# REQUEST:
Could you reproduce the listing below verbatim, every line included?

....

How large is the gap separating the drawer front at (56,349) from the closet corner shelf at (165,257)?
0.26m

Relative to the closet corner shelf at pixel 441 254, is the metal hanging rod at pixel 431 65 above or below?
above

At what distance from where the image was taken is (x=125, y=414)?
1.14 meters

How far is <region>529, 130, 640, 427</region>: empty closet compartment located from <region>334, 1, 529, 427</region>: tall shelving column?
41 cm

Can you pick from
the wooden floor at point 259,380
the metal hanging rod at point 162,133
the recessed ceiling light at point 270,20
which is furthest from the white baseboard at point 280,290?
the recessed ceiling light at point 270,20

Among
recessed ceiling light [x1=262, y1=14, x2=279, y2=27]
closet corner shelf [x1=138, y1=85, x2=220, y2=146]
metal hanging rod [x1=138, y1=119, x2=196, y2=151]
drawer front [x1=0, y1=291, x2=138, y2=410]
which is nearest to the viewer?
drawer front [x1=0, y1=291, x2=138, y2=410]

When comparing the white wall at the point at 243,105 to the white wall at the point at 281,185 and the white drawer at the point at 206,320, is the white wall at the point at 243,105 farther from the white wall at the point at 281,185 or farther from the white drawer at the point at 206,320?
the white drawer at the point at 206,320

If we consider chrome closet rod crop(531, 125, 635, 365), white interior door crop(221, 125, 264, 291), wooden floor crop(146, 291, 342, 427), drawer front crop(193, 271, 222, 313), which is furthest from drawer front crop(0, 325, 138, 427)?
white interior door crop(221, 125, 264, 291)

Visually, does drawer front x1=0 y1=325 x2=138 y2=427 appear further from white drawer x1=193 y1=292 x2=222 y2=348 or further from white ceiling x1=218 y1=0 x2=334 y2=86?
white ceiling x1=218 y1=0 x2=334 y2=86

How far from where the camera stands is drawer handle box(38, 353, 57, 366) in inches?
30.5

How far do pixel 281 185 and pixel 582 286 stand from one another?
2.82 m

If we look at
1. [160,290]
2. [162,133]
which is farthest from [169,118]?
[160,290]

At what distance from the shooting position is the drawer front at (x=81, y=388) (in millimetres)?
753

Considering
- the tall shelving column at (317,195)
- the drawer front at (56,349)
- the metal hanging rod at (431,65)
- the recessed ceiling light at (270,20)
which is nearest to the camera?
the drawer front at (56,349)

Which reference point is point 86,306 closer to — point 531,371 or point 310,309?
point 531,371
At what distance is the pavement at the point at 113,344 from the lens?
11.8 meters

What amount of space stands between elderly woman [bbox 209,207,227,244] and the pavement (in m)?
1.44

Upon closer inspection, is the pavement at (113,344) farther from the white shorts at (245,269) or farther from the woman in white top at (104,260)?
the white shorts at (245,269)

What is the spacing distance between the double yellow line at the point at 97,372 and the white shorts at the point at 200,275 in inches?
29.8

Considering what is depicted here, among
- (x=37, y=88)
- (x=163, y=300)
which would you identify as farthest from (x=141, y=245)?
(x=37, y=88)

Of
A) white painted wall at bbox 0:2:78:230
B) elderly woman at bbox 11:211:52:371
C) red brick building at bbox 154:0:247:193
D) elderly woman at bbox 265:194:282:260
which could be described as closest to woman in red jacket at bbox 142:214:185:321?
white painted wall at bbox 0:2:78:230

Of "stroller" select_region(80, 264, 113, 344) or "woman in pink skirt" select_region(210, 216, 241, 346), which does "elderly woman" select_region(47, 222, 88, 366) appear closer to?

....

# EXERCISE SOLUTION:
How large is the gap separating the drawer front at (56,349) from the closet corner shelf at (165,257)?
0.26m

Relative to the closet corner shelf at pixel 441 254, is the metal hanging rod at pixel 431 65 above or below?
above

At what distance from where the image was taken is (x=125, y=414)?
1.14 meters

How far is <region>529, 130, 640, 427</region>: empty closet compartment located from <region>334, 1, 529, 427</region>: tall shelving column?
41 cm

Can you pick from
the wooden floor at point 259,380
the metal hanging rod at point 162,133
the recessed ceiling light at point 270,20
which is furthest from the white baseboard at point 280,290?
the recessed ceiling light at point 270,20

Among
recessed ceiling light [x1=262, y1=14, x2=279, y2=27]
closet corner shelf [x1=138, y1=85, x2=220, y2=146]
metal hanging rod [x1=138, y1=119, x2=196, y2=151]
drawer front [x1=0, y1=291, x2=138, y2=410]
which is nearest to the viewer?
drawer front [x1=0, y1=291, x2=138, y2=410]

When comparing the white wall at the point at 243,105 to the white wall at the point at 281,185 and the white drawer at the point at 206,320, is the white wall at the point at 243,105 farther from the white wall at the point at 281,185 or farther from the white drawer at the point at 206,320?
the white drawer at the point at 206,320

If we consider chrome closet rod crop(531, 125, 635, 365), white interior door crop(221, 125, 264, 291), wooden floor crop(146, 291, 342, 427), drawer front crop(193, 271, 222, 313), which is furthest from drawer front crop(0, 325, 138, 427)?
white interior door crop(221, 125, 264, 291)

Visually, does drawer front x1=0 y1=325 x2=138 y2=427 appear further from white drawer x1=193 y1=292 x2=222 y2=348 or further from white ceiling x1=218 y1=0 x2=334 y2=86?
white ceiling x1=218 y1=0 x2=334 y2=86

How far from where the camera stands is drawer handle box(38, 353, 57, 366) in inches?
30.5

How far do pixel 281 185 and pixel 582 286 stand from one another?
2.82 m

If we look at
1. [160,290]
2. [162,133]
which is farthest from [169,118]?
[160,290]

At what distance from the shooting position is the drawer front at (x=81, y=388) (in millimetres)?
753

Considering
- the tall shelving column at (317,195)
- the drawer front at (56,349)
- the metal hanging rod at (431,65)
- the recessed ceiling light at (270,20)
which is nearest to the camera?
the drawer front at (56,349)

Which reference point is point 86,306 closer to — point 531,371 or point 310,309?
point 531,371
At what distance is the pavement at the point at 113,344 from the lens?
11.8 meters

What amount of space stands between elderly woman [bbox 209,207,227,244] and the pavement (in m)?
1.44

Upon closer inspection, is the pavement at (113,344) farther from the white shorts at (245,269) or farther from the woman in white top at (104,260)?
the white shorts at (245,269)

What is the spacing distance between the double yellow line at the point at 97,372 and the white shorts at the point at 200,275 in inches?
29.8

Considering what is depicted here, among
- (x=37, y=88)
- (x=163, y=300)
which would you identify as farthest from (x=141, y=245)?
(x=37, y=88)

Of
A) white painted wall at bbox 0:2:78:230
B) elderly woman at bbox 11:211:52:371
C) red brick building at bbox 154:0:247:193
D) elderly woman at bbox 265:194:282:260
which could be described as closest to woman in red jacket at bbox 142:214:185:321?
white painted wall at bbox 0:2:78:230

Of "stroller" select_region(80, 264, 113, 344) or "woman in pink skirt" select_region(210, 216, 241, 346), which does "elderly woman" select_region(47, 222, 88, 366) appear closer to?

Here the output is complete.